Pandas Deprecation removal #342

rhanka · 2024-07-26T22:01:21Z

Summary by CodeRabbit

Bug Fixes
- Enhanced data handling in the API methods for improved performance and reliability.
- Improved handling of missing values in data processing functions.
New Features
- Streamlined DataFrame transformations for clearer and more efficient data processing.
Refactor
- Replaced inefficient methods with more appropriate techniques for data manipulation (e.g., using apply instead of applymap).
- Simplified logic across multiple methods for better readability and maintainability.

coderabbitai · 2024-07-26T22:01:33Z

Important

Review skipped

Draft detected.

Please check the settings in the CodeRabbit UI or the .coderabbit.yaml file in this repository. To trigger a single review, invoke the @coderabbitai review command.

You can disable this status message by setting the reviews.review_status to false in the CodeRabbit configuration file.

Walkthrough

The recent changes streamline data processing across several components by replacing inefficient methods with more efficient alternatives.
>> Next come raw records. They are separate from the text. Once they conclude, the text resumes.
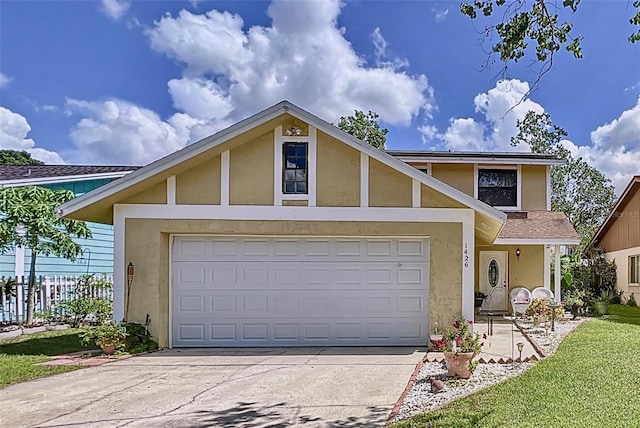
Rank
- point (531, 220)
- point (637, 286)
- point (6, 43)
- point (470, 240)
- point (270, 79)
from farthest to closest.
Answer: point (637, 286) < point (270, 79) < point (531, 220) < point (6, 43) < point (470, 240)

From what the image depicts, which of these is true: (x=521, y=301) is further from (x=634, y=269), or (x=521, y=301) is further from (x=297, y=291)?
(x=634, y=269)

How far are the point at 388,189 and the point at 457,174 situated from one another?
25.8ft

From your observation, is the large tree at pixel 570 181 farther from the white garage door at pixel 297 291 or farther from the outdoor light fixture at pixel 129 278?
the outdoor light fixture at pixel 129 278

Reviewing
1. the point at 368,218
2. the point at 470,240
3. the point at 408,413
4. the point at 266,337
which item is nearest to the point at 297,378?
the point at 408,413

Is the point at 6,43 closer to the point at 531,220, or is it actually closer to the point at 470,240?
the point at 470,240

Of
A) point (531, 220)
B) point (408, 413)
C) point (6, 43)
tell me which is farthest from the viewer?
point (531, 220)

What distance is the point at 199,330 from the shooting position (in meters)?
10.9

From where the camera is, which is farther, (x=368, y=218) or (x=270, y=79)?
(x=270, y=79)

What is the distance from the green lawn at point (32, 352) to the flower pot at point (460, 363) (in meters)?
6.29

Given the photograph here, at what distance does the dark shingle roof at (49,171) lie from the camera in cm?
1603

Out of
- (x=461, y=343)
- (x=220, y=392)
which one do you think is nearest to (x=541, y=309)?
(x=461, y=343)

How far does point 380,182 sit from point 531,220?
8654 mm

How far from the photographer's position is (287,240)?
11.0 meters

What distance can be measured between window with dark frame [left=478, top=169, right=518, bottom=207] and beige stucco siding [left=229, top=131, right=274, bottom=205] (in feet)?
31.6
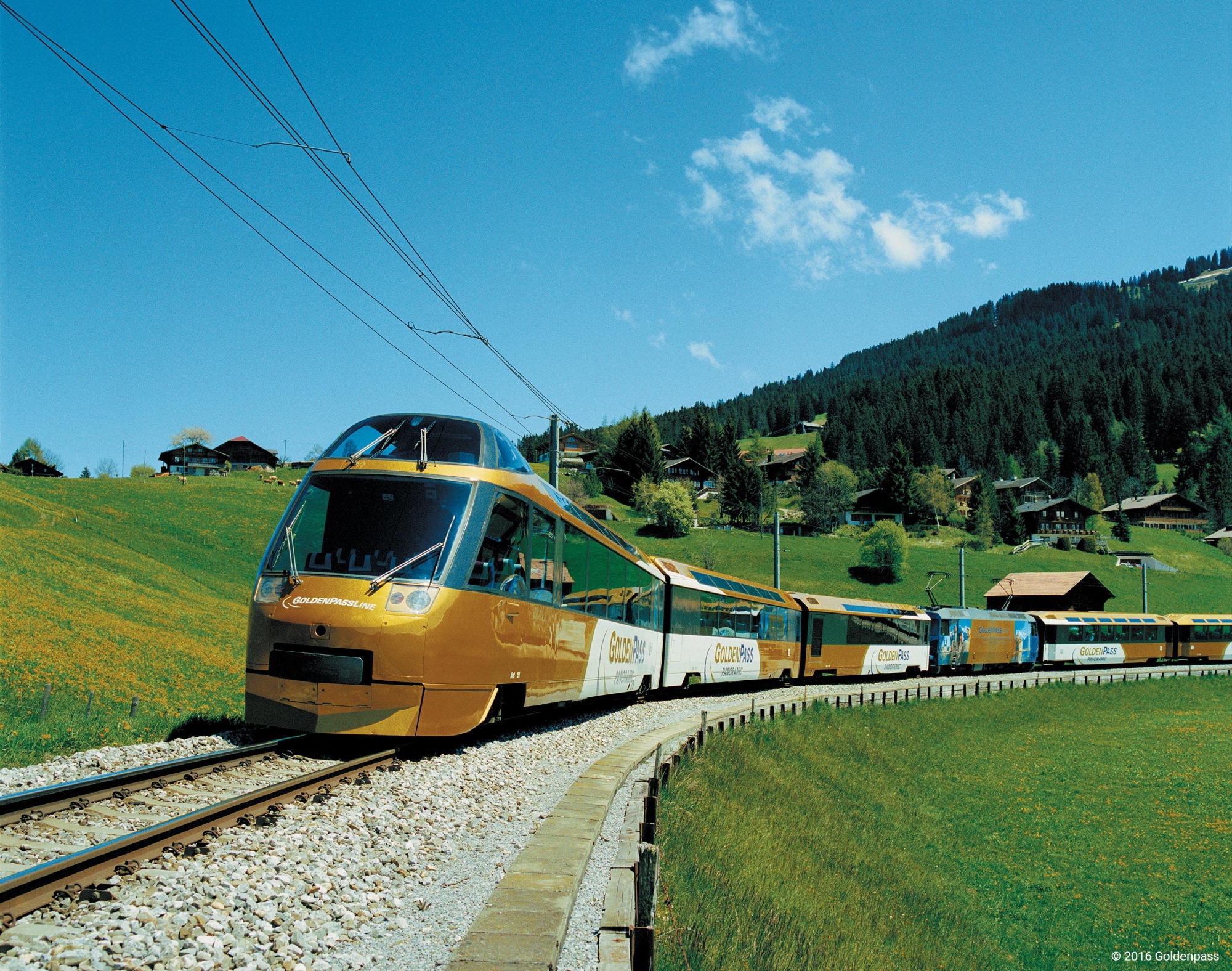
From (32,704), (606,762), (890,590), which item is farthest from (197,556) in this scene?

Key modifications involve switching from applymap to apply and map, enhancing DataFrame manipulation, and refining numerical data handling to improve clarity and performance. A static identifier replaces dynamic generation in the Makefile, simplifying the build process. Overall, these updates enhance code maintainability and readability.

Changes

Files	Change Summary
Makefile	Changed `id` variable assignment from a dynamic base64 string generation to a static string `myid`, simplifying the build process.
code/api.py	Replaced `applymap` with `apply` and `map` for more efficient DataFrame column handling in `post` and `put` methods, improving performance and clarity in data transformations.
code/recipes.py	Enhanced data processing in `prepare_categorical` and `prepare_numerical` methods by updating missing value handling and using `np.where` instead of `applymap`, improving robustness and performance.

Poem

In the fields of code so bright,
Changes hop with pure delight,
Data dances, swift and free,
Processing flows like a gentle breeze.
“My ID’s set!” the rabbit grins,
As clarity wins, and performance spins! 🐇✨

Thank you for using CodeRabbit. We offer it for free to the OSS community and would appreciate your support in helping us grow. If you find it useful, would you consider giving us a shout-out on your favorite social media?

Share

…nd optim

coderabbitai

Actionable comments posted: 0

Review details

Configuration used: CodeRabbit UI
Review profile: CHILL

Commits

Files that changed from the base of the PR and between 03a4648 and f02807f.

Files selected for processing (3)

Makefile (1 hunks)
code/api.py (3 hunks)
code/recipes.py (10 hunks)

Additional context used

Ruff

code/api.py

613-613: unicode_safe may be undefined, or defined from star imports

(F405)

996-996: unicode_safe may be undefined, or defined from star imports

(F405)

code/recipes.py

1949-1949: ngrams may be undefined, or defined from star imports

(F405)

1949-1949: tokenize may be undefined, or defined from star imports

(F405)

1949-1949: normalize may be undefined, or defined from star imports

(F405)

2435-2435: replace_regex may be undefined, or defined from star imports

(F405)

Additional comments not posted (16)

Makefile (1)

111-111: Switch from dynamic to static identifier assignment.

The change from id := $(shell openssl rand -base64 8) to id := myid replaces a dynamically generated identifier with a static one. This could affect processes that rely on unique identifiers for each build.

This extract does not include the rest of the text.